Когда Ольга стала таскаться в их дом с завидным постоянством, Валентина потребовала мужа к ответу. Тот бил себя в грудь, утверждая, что у него ничего нет с Ольгой, потому что и быть ничего не может, поскольку он Валентине и Ромке бесконечно предан, а Ольга – всего лишь несчастная женщина с несложившейся судьбой. Он, Шурик, не может грубо шугануть ее из дома, поскольку чувствует себя перед ней виноватым. Это он сломал ей жизнь, когда отверг ее еще в юности и выбрал Валентину. Далее он утверждал, что и у Валентины рыльце тоже в пушку, так как именно она отбила его у Ольги, а потому ей стоит быть особенно снисходительной к ее появлениям у них на квартире с Димкой и без оного. Словосочетание «без оного» особо потрясло Валентину, и она была снисходительной сколько могла.

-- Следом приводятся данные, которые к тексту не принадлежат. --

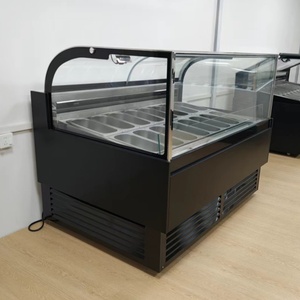 Congelatore Espositore per Gelato a 18 Vaschette, Design Nero - Product Image 6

Снисходительность растаяла, как дым, когда она увидела на своей супружеской постели уже не маленького Димку, а пьянющих Шурика с Ольгой в позе, которой могло быть только одно истолкование. Она за волосы скинула полуголую Ольгу на пол, туда же сбросила Шурика, и битый час с остервенением стирала свое оскверненное белье с голубенькими птичками. Перед тем как идти в садик за Ромкой, она вылила на Ольгу чайник воды, кое-как привела в чувство, вытолкала за дверь, а Шурика с неимоверным трудом взгромоздила обратно на постель и укрыла с головой одеялом. К тому времени, когда она уложила Ромку спать, как раз очухался и Шурик. Он явился в кухню в одних трусах и стал требовать ужин.
– Ужин тебе, да? А этого не хочешь? – И Валентина погналась по квартире за мужем со скалкой в руках, как в каком-нибудь водевиле. Удар скалки пришелся по шкафу. На косяке осталась приличная выбоина, и Валентина очнулась.
Она вернулась в кухню, села на табуретку и не произнесла больше за вечер ни слова. Шурик ходил вокруг да около и пытался просить прощение за то, что неожиданно для себя так непристойно наклюкался. Валентина чувствовала, что он на самом деле не помнит, ни что пил, ни с кем пил, ни с кем потом занимался любовью на ее постели. Она легла спать на кресло-кровать, купленное сыну на вырост и до этого ни разу еще не использовавшееся в качестве кровати. Утром, собираясь на работу, она предупредила мужа:
– Еще раз увижу здесь Ольгу – выброшу все твои шмотки на лестницу, и тебе придется перебираться к ней.